A realtor that works with us pretty regularly called me to inspect a roof on a house he had listed. The house was under contract and the home inspector had been out and found a bunch of "hail damage" and had told the homeowner, via the buying agent, that they needed to file a claim for the damage and get a roof replacement, paid for by the insurance company.
The insurance adjuster came to the property but found no hail damage so denied the claim. The ramification of this for the homeowner was that he then had what's called a "Claim Without Pay" (CWOP), or "Zero-pay" claim on his insurance record.
That's not going to make them very happy about the process, and may even leave them with a negative experience with you and your service.
Not only did the homeowner end up with a CWOP on his insurance record, but because of the home inspector's report and recommendation to file an insurance claim, the buyers wanted a new roof as part of the sale, so the homeowner ended up having to pay for the entire roof to be replaced and pay for it out-of-pocket!
If There Was No Hail Damage, What Was The Deal?
You're probably asking how the home inspector found hail damage but the adjuster didn't. Was it just one of those "evil" insurance companies trying to avoid having to pay a claim?
After this whole situation had occurred, I got called and asked to inspect the roof. I also didn't find any hail damage, but what I did find was a lot of thermal damage: thermal cracking and blisters. Blisters occur when there's too much heat build-up in the layer of asphalt under the shingle granules. Most commonly, this occurs because of insufficient ventilation in the attic, and in fact, all shingle manufacturers require a certain amount of square footage of intake and exhaust ventilation in the attic to avoid the thermal issues that can happen without it. To an untrained eye, however, blisters can look like hail damage.

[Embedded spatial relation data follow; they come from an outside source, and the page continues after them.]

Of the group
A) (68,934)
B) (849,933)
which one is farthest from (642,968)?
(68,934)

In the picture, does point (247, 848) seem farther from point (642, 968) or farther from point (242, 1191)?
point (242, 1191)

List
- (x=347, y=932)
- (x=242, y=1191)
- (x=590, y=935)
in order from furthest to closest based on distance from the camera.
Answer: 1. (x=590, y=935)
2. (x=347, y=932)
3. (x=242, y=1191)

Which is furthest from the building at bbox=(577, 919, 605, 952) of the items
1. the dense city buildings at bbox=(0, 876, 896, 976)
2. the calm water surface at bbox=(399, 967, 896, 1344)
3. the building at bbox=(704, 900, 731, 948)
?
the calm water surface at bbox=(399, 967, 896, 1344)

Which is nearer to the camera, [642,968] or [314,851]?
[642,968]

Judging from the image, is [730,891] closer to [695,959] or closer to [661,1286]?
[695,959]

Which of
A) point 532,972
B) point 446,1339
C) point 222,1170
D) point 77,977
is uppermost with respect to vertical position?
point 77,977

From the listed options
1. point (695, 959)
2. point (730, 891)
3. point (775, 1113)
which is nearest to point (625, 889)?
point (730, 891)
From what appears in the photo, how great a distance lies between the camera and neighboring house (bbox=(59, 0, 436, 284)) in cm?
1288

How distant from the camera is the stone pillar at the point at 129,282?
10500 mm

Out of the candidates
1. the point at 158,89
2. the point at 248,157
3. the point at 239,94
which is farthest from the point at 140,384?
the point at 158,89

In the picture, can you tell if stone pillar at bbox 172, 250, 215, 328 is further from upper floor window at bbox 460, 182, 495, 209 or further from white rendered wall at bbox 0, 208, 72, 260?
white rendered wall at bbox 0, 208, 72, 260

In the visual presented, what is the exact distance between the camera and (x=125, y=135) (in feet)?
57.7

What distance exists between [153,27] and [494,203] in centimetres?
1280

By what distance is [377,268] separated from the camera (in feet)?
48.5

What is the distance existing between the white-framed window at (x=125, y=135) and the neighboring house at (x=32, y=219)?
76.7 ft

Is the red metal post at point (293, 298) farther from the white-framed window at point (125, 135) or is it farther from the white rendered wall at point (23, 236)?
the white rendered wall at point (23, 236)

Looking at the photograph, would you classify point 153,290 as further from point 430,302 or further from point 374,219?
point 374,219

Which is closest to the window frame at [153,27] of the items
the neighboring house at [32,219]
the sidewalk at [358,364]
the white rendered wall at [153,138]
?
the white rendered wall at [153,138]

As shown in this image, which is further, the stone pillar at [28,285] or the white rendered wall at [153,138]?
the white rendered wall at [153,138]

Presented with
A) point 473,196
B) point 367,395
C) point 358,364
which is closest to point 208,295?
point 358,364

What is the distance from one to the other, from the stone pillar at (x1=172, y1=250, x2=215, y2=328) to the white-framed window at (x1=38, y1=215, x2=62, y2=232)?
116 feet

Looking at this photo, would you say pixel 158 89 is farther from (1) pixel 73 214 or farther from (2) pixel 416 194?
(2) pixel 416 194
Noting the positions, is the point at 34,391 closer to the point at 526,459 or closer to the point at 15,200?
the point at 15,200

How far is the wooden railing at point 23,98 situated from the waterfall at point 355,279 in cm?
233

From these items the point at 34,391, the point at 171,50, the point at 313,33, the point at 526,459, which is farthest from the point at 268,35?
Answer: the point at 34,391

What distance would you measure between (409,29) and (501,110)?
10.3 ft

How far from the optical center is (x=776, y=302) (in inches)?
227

What happens is the asphalt gets too hot and bubbles up, which loosens the shingle granules. When the shingle cools down and the bubble returns to being a flat surface, or even a concave surface, the loose granules fall out of the area of the bubble, leaving a hole, exposing the asphalt. Even for an experienced roof inspector, some blisters can fool someone into thinking that there's hail damage, but when the adjuster comes out, he'll deny the claim. Thermal problems are not covered by an insurance policy because they're not storm-related. It's an installation problem or it can be considered, wear-and-tear and a maintenance issue.
So What's The Most Common Mistake Homeowners Make?
The mistake people make is calling their insurance company to ask them to "inspect" the roof for damage. You should understand that the insurance company does not send out "inspectors" to tell you if your roof has damage or not. The insurance company responds to your request for an inspection by sending out an "adjuster" who is there to "adjust" an estimate for damage that exists on the roof.
Of course he is inspecting the roof, but just to make sure that there really is damage that he can put into the claim. When a homeowner calls the insurance company to ask for someone to come "check the roof" he has actually just filed a claim. That claim is now on his insurance record and will follow him around, regardless of whether or not he changes his insurance company, for the next 3 to 7 years.
Don't Call Your Insurance Company After a Storm
What Should A Homeowner Do?
The best thing to do if a homeowner is told by any home inspector that there's hail damage and he should file an insurance claim, is to first call a very experienced roofing contractor to re-inspect the roof and give his opinion on whether or not a claim should be filed.
Having an experienced roofing contractor evaluate the roof and provide advice on filing a claim should help home sellers avoid filing claims that will be denied by insurance adjusters.